The bumper sticker is right. 

Compared with the inquisitions of the good old days, at least conceptually today’s faith seems relegated to the Middle East, a few southern states, and a day at the end of the week where everyone tries to sleep in. Not science. From the engineered fabric of your clothes to the thing you are using to read this right now (on whatever the internet is), science is everywhere. Sure, anti-vaxxing, flat-earth creationism seems to be having a moment, and now and then we still kill a Galileo or heckle a Swedish teenager for being inconveniently truthy, but other than the occasional heretic burning cheat-day, on the whole civilization is eating an increasingly science-based diet. 

It’s annoying. 

Who isn’t glad to know our stomach can be doused by Pepto rather than Hailing Mary and swallowing a leech, but where’s the wonder?

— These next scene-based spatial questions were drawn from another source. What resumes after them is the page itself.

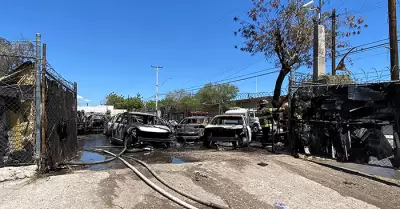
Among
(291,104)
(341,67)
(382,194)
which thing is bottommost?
(382,194)

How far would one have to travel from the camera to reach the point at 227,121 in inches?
605

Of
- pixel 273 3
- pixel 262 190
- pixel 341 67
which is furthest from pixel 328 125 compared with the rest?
pixel 273 3

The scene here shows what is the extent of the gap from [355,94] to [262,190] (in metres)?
4.01

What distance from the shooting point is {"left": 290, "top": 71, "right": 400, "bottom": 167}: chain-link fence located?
8164mm

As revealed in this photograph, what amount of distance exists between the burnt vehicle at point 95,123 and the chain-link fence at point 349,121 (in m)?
19.1

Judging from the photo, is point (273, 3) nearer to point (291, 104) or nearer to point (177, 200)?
point (291, 104)

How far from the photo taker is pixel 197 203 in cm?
591

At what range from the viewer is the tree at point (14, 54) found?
6.83 m

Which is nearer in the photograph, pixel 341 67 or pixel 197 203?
pixel 197 203

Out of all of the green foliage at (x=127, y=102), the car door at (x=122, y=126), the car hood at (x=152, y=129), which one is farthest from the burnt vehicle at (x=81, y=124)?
the green foliage at (x=127, y=102)

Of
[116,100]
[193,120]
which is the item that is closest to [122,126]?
[193,120]

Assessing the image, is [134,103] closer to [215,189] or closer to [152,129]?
[152,129]

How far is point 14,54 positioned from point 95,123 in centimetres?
2124

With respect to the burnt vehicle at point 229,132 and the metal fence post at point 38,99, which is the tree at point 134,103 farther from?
the metal fence post at point 38,99
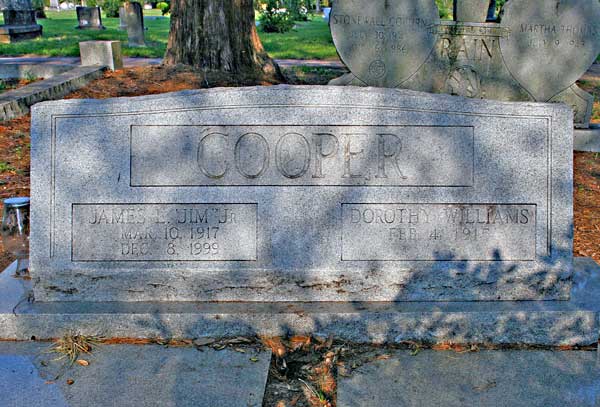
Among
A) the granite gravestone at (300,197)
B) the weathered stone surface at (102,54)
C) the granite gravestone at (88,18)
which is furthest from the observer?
the granite gravestone at (88,18)

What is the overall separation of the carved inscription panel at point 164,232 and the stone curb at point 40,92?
225 inches

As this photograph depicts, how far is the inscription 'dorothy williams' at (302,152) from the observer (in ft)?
11.9

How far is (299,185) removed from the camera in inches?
144

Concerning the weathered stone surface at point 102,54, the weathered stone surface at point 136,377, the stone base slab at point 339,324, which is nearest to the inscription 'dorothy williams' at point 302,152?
the stone base slab at point 339,324

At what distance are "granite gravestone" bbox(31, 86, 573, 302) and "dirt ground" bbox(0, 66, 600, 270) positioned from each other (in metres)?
1.67

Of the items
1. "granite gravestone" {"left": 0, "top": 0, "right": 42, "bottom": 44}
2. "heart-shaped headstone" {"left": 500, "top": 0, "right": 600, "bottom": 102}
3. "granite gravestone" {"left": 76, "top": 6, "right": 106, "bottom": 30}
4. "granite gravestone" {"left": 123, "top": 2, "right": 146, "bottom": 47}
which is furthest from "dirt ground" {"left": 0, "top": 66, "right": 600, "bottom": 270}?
"granite gravestone" {"left": 76, "top": 6, "right": 106, "bottom": 30}

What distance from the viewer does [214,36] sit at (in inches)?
400

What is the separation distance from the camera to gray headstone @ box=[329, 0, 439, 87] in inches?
302

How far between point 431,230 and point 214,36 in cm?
724

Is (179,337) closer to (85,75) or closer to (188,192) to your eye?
(188,192)

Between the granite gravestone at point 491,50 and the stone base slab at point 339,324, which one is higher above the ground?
the granite gravestone at point 491,50

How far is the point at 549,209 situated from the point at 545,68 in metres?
4.79

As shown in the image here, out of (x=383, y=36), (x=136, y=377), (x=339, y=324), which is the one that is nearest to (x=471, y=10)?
(x=383, y=36)

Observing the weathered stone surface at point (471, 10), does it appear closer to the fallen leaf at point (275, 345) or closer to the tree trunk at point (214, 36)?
the tree trunk at point (214, 36)
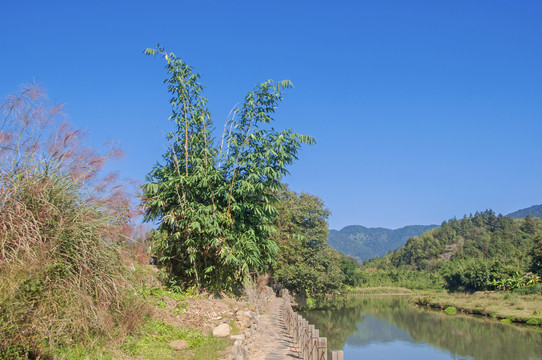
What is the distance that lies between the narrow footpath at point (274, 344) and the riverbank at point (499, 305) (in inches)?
894

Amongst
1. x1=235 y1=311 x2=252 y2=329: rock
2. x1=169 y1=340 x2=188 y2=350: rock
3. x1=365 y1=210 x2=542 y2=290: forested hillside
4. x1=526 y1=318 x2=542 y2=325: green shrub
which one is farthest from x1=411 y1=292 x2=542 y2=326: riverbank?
x1=169 y1=340 x2=188 y2=350: rock

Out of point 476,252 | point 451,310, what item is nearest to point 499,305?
point 451,310

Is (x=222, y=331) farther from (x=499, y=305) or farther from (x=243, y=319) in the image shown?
(x=499, y=305)

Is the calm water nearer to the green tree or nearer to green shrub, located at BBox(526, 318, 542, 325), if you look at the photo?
green shrub, located at BBox(526, 318, 542, 325)

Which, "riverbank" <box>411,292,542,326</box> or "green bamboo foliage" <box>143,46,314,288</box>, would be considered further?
"riverbank" <box>411,292,542,326</box>

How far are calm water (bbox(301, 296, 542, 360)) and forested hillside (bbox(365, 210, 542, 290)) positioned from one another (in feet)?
39.9

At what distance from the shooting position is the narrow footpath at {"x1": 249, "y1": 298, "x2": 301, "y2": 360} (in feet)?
32.0

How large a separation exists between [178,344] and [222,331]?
1573 mm

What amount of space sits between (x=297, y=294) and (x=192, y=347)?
2469 cm

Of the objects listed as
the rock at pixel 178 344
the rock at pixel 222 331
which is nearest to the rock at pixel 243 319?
the rock at pixel 222 331

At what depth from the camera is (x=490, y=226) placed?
103 m

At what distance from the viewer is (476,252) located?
76.1 meters

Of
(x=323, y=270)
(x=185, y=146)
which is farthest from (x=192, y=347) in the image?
(x=323, y=270)

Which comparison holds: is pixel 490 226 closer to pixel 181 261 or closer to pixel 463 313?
pixel 463 313
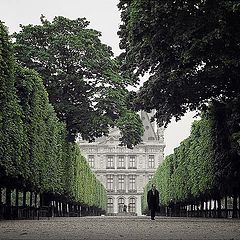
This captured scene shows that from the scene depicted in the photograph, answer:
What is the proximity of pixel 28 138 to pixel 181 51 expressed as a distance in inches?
439

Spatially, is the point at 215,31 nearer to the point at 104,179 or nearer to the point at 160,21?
the point at 160,21

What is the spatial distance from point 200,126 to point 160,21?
20.3 m

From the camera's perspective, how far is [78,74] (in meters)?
41.5

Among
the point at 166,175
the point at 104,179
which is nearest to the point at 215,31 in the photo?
the point at 166,175

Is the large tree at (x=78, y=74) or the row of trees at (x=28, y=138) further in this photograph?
the large tree at (x=78, y=74)

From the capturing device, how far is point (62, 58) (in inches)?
1599

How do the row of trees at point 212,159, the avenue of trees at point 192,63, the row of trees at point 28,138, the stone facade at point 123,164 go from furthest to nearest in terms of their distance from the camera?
the stone facade at point 123,164
the row of trees at point 212,159
the row of trees at point 28,138
the avenue of trees at point 192,63

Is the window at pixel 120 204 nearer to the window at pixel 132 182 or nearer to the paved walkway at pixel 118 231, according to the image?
the window at pixel 132 182

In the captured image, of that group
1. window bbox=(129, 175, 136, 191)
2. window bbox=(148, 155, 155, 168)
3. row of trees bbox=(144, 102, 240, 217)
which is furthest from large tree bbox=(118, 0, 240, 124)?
window bbox=(148, 155, 155, 168)

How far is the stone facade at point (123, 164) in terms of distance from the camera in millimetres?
140375

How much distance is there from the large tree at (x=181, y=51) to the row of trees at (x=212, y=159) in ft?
4.68

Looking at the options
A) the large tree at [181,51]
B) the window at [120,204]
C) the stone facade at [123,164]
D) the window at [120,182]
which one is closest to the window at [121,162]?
the stone facade at [123,164]

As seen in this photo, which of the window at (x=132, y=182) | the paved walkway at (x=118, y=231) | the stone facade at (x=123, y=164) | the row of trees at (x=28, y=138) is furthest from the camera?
the window at (x=132, y=182)

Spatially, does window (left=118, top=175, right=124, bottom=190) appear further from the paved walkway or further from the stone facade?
the paved walkway
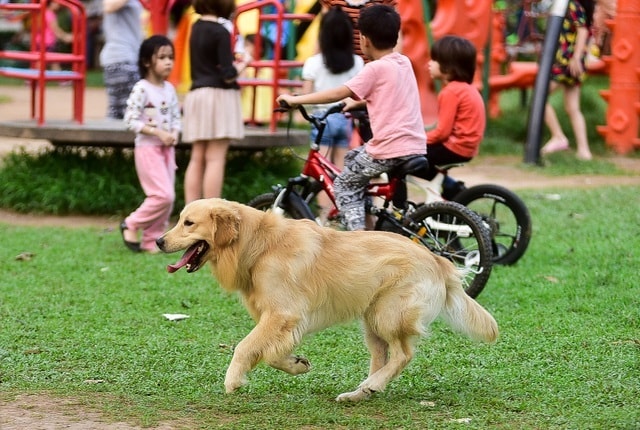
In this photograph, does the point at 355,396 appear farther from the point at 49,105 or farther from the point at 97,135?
the point at 49,105

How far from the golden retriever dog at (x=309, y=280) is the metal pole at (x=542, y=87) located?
24.1 ft

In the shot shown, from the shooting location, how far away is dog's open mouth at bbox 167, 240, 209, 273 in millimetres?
4770

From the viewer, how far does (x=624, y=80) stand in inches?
492

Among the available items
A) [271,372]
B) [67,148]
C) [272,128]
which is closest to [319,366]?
[271,372]

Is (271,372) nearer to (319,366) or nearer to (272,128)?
(319,366)

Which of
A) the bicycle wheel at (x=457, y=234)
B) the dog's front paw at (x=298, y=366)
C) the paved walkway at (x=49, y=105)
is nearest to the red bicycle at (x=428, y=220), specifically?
the bicycle wheel at (x=457, y=234)

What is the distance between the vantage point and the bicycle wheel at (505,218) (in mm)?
7250

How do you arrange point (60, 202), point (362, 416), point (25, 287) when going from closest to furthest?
point (362, 416) → point (25, 287) → point (60, 202)

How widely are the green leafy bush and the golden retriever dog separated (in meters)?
4.60

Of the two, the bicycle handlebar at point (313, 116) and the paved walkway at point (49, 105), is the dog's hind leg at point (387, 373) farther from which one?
the paved walkway at point (49, 105)

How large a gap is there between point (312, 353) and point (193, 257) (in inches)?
40.9

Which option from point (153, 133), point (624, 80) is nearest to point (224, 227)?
point (153, 133)

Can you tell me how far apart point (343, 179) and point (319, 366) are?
1549 millimetres

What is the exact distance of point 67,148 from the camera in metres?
9.89
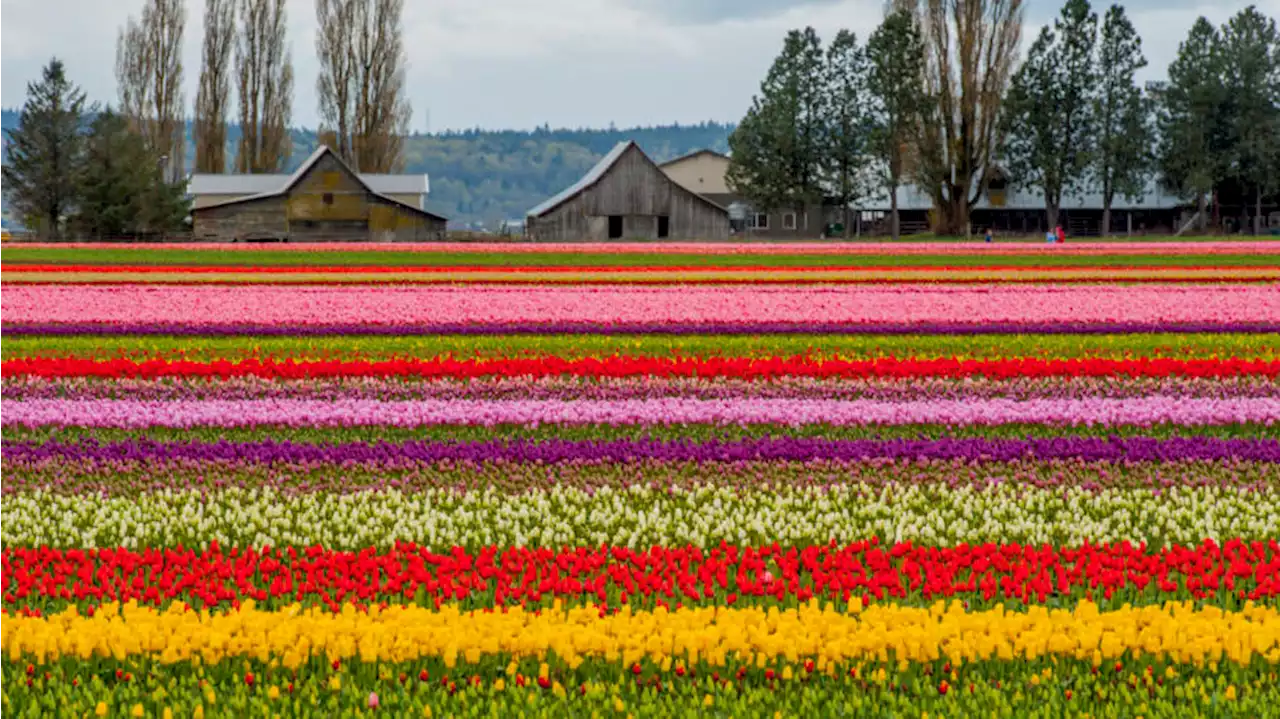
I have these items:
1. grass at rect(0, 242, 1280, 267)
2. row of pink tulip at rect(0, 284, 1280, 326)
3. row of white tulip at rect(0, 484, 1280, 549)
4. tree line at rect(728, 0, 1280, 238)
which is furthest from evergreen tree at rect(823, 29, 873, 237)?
row of white tulip at rect(0, 484, 1280, 549)

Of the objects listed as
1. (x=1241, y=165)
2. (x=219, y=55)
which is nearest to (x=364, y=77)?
(x=219, y=55)

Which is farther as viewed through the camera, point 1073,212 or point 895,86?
point 1073,212

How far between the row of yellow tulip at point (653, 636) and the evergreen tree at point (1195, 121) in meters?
84.9

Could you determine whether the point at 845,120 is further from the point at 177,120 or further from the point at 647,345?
the point at 647,345

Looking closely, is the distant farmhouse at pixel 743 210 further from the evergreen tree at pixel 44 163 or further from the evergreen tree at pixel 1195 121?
the evergreen tree at pixel 44 163

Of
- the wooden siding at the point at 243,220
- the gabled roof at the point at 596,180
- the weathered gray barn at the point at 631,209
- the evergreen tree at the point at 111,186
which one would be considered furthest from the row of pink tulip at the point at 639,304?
the gabled roof at the point at 596,180

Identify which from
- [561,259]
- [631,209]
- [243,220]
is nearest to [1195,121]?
[631,209]

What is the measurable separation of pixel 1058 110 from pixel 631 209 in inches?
917

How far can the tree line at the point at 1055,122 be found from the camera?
279ft

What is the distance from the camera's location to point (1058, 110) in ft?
289

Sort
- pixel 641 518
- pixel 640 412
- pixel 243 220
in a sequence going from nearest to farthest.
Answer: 1. pixel 641 518
2. pixel 640 412
3. pixel 243 220

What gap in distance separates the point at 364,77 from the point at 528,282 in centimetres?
5314

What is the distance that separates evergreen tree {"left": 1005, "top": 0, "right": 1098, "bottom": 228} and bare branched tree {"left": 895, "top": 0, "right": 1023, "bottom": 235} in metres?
7.91

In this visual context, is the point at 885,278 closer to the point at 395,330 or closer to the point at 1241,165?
the point at 395,330
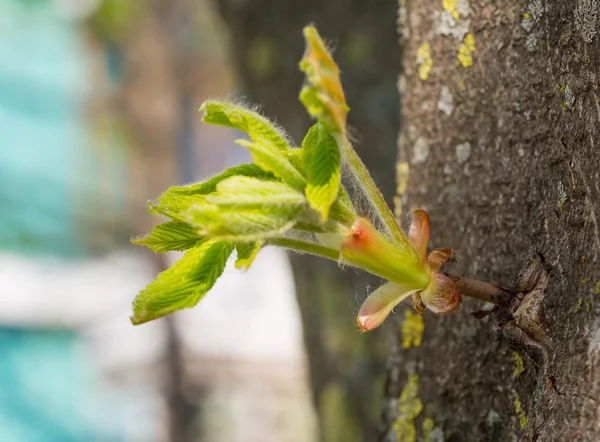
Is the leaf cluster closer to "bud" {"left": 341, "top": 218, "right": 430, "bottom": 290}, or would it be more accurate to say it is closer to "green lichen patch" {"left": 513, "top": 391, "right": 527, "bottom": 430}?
"bud" {"left": 341, "top": 218, "right": 430, "bottom": 290}

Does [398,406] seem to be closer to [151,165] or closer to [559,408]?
[559,408]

Where’s the magic? Plus, aren’t you a little suspicious that science’s answer for the unknown is that we haven’t scienced enough?

Science: “Science hasn’t worked so far? Double down, more science.” 

We didn’t study much past E=MC Hammer, but anything needing that level of faith and ongoing investment usually falls somewhere between religion and a pyramid scheme. Because of all/none of that, the R2AK has remained largely science-free, until now. 

Team Oceanus is an honest-to-God test lab for the hypothesis that “science is everywhere,” even in low-tech rowboats entered in the overly analog Race to Alaska. The sole crew of Team Oceanus’ 15’ Peapod Dory is a science professor so dedicated to his field of study that he has convinced his dean that the best way to teach science is to use the R2AK as the subject for his students, and that the best way to fully engage his class in the science of R2AK is to cut class for the last few weeks to do the race. 

We’ve never heard of a teacher cutting class before, but what’s more important than science class? Science itself. 

We are not making this up. 

Shaun’s decided on an adorable 15’ rowing and sailing double ender, not an orthodox lapstrake wood and bronze affair  but a bit of space age heresy; fiberglass in the form of a traditional wooden boat.  Then convinced the college he works for to not just let him go on the trip but to make it his job to do so. Usually at this point we’d talk about his qualifications, how he (science-word trigger warning) evolved his skills from Sea Scout to southern ocean delivery skipper by the time he was 22, then worked first as a whitewater then sea-kayak guide until the science dragged him out of the water and into the classroom—but all of that seems secondary to his accomplishment of getting paid to R2AK, for science. That’s groundbreaking. Got to be worth a Nobel Prize in something. That, and the fact that if he finishes he’ll be the smallest boat to complete the full race.  

Not since the Gilligan’s Island breakthroughs in coconut technology has a professor accomplished so much with so little. 

Welcome to the R2AK, Team Oceanus. We look forward to reading the syllabus for R2AKology. We might ask to copy.